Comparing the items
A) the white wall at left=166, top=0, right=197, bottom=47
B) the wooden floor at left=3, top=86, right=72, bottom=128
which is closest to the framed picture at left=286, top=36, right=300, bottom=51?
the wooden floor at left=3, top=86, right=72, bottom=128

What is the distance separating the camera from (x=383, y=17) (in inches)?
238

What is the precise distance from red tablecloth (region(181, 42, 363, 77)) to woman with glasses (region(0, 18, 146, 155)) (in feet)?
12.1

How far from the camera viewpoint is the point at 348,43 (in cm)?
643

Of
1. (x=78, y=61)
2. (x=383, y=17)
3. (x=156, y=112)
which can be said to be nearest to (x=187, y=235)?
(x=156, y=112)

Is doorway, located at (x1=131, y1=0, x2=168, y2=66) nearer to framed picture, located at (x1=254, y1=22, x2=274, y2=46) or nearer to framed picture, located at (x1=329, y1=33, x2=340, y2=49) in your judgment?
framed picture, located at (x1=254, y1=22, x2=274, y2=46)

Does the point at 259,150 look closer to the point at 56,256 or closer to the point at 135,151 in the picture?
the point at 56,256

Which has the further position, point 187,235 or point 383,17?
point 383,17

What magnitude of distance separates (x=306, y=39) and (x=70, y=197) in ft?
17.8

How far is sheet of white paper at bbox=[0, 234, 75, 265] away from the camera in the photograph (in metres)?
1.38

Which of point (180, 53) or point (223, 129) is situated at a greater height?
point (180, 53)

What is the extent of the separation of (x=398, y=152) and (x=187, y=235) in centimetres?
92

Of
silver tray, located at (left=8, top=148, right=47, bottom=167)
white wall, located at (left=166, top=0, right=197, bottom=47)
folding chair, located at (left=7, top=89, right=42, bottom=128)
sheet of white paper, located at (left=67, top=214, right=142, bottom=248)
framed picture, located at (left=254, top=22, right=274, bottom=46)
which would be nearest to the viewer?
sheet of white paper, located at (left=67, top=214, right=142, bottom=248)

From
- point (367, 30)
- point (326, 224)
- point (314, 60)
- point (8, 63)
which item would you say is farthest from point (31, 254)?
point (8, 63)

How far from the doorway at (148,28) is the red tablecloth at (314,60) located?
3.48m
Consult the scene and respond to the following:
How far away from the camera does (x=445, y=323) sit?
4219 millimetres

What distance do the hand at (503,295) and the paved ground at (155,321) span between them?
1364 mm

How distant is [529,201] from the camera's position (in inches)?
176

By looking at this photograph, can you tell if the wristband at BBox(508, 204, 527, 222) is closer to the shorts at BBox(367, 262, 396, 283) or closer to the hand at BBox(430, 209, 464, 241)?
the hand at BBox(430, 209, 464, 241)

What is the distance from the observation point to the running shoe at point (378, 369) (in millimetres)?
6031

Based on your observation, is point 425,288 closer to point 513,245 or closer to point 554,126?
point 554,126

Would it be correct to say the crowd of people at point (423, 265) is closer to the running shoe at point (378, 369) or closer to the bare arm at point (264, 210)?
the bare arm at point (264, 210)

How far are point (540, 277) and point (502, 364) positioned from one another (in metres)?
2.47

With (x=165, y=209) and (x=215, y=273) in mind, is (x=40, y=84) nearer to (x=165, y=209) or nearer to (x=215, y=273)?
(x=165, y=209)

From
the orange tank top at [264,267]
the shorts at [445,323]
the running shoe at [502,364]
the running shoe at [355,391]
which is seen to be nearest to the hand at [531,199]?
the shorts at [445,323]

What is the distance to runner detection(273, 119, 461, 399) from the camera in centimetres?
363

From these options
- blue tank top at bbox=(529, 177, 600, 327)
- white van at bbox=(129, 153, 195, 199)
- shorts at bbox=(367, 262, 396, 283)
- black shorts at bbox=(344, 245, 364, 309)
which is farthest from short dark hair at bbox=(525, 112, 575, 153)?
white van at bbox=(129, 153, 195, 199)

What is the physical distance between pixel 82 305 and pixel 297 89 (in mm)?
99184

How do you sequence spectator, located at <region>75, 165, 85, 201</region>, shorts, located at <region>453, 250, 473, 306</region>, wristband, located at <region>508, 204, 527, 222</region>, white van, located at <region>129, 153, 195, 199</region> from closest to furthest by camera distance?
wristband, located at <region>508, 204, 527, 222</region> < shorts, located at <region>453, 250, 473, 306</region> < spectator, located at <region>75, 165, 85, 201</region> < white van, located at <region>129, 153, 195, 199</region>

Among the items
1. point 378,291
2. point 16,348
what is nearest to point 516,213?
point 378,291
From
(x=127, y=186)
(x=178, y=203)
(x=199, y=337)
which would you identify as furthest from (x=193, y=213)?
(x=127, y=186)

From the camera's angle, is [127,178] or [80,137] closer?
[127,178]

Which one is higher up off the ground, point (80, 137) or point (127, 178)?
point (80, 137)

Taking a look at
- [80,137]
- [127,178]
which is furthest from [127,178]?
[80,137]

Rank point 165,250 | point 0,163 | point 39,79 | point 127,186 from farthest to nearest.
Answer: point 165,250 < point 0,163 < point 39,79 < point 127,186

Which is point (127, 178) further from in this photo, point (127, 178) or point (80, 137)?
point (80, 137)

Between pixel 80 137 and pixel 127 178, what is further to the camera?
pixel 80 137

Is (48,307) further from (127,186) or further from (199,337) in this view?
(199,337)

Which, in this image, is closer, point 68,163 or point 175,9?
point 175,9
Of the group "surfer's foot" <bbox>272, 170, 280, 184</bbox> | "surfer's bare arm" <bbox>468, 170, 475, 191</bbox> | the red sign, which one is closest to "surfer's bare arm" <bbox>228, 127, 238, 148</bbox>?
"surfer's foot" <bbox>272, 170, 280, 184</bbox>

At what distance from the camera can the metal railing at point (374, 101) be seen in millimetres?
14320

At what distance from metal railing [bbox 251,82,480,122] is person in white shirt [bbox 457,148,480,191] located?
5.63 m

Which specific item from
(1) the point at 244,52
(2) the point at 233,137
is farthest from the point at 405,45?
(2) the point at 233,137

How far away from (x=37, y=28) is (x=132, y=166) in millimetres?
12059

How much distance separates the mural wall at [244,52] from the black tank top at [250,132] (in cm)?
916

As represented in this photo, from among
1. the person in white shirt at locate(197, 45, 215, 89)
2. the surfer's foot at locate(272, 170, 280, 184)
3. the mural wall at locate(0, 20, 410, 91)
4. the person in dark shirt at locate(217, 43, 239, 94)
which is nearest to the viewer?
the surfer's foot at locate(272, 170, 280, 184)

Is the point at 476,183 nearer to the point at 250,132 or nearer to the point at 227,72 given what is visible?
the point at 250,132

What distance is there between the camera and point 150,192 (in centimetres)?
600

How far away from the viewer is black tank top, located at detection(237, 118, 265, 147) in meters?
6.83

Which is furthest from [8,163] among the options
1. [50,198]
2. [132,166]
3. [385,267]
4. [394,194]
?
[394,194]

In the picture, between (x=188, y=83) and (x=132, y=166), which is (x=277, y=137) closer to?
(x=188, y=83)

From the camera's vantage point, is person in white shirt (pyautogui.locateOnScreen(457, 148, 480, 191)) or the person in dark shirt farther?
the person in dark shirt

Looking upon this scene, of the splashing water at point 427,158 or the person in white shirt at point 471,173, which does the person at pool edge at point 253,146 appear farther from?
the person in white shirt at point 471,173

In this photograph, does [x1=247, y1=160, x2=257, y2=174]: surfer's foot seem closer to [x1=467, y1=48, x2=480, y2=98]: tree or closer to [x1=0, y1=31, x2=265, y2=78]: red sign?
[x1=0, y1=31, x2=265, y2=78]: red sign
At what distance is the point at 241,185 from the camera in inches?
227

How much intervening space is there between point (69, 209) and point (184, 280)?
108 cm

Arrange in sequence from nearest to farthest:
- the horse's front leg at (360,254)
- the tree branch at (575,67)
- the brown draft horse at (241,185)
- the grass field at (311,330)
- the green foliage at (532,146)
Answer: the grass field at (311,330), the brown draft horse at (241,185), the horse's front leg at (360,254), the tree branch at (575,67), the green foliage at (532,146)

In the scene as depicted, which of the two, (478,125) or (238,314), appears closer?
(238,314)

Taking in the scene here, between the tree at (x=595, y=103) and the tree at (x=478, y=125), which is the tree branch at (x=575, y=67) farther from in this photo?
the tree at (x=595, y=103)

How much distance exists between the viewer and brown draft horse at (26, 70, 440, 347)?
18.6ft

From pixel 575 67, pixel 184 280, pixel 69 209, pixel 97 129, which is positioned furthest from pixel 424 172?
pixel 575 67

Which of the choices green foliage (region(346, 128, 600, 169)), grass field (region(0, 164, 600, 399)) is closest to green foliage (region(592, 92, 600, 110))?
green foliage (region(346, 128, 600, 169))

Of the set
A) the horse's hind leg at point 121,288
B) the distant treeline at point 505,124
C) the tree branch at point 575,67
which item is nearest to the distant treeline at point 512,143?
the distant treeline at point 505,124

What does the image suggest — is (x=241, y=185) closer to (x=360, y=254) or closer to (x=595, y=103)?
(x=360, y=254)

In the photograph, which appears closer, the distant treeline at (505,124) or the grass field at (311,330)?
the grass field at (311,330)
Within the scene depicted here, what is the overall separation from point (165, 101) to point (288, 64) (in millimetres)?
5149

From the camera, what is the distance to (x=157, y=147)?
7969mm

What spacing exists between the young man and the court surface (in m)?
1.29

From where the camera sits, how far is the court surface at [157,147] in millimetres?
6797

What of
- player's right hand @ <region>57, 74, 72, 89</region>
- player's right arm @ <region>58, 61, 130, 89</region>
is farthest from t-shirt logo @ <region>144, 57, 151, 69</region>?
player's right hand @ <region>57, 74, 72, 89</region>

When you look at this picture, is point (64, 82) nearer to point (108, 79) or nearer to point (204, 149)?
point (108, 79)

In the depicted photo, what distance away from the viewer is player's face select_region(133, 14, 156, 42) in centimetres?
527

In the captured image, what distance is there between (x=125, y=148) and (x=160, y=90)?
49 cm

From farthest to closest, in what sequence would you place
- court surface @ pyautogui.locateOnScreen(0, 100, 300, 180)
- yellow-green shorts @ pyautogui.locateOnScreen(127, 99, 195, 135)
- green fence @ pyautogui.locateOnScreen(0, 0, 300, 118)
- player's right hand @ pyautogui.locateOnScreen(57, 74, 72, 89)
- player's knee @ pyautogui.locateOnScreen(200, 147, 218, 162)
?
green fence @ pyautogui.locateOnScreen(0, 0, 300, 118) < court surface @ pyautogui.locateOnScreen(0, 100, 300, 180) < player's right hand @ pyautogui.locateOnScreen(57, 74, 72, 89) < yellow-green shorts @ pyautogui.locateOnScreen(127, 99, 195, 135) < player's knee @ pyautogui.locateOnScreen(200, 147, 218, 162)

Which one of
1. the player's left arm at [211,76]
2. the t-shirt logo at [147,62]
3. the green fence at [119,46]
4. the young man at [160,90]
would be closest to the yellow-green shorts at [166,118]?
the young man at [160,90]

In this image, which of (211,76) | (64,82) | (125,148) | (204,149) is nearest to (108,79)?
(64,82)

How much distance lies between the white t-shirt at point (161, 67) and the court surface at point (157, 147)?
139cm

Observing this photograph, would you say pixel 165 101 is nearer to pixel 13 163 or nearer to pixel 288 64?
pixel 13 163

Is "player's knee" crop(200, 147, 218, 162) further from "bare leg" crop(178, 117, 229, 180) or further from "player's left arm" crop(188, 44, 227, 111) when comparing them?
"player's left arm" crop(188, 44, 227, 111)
________________
=== Given request ===
Please render the lines of the records as a Markdown table, starting at the line that contains "In this photograph, does" and ending at the line that contains "Answer: the grass". Put the row number in a column headed Row and each line in a column headed Line, leaving out blank lines.

=== Task output ===
| Row | Line |
|---|---|
| 1 | In this photograph, does [x1=247, y1=160, x2=257, y2=174]: surfer's foot seem closer to [x1=467, y1=48, x2=480, y2=98]: tree or closer to [x1=0, y1=31, x2=265, y2=78]: red sign? |
| 2 | [x1=0, y1=31, x2=265, y2=78]: red sign |
| 3 | At what distance is the point at 241,185 from the camera in inches? |
| 4 | 227 |
| 5 | How much intervening space is there between point (69, 209) and point (184, 280)? |
| 6 | 108 cm |
| 7 | Arrange in sequence from nearest to farthest: |
| 8 | - the horse's front leg at (360,254) |
| 9 | - the tree branch at (575,67) |
| 10 | - the brown draft horse at (241,185) |
| 11 | - the grass field at (311,330) |
| 12 | - the green foliage at (532,146) |
| 13 | Answer: the grass field at (311,330), the brown draft horse at (241,185), the horse's front leg at (360,254), the tree branch at (575,67), the green foliage at (532,146) |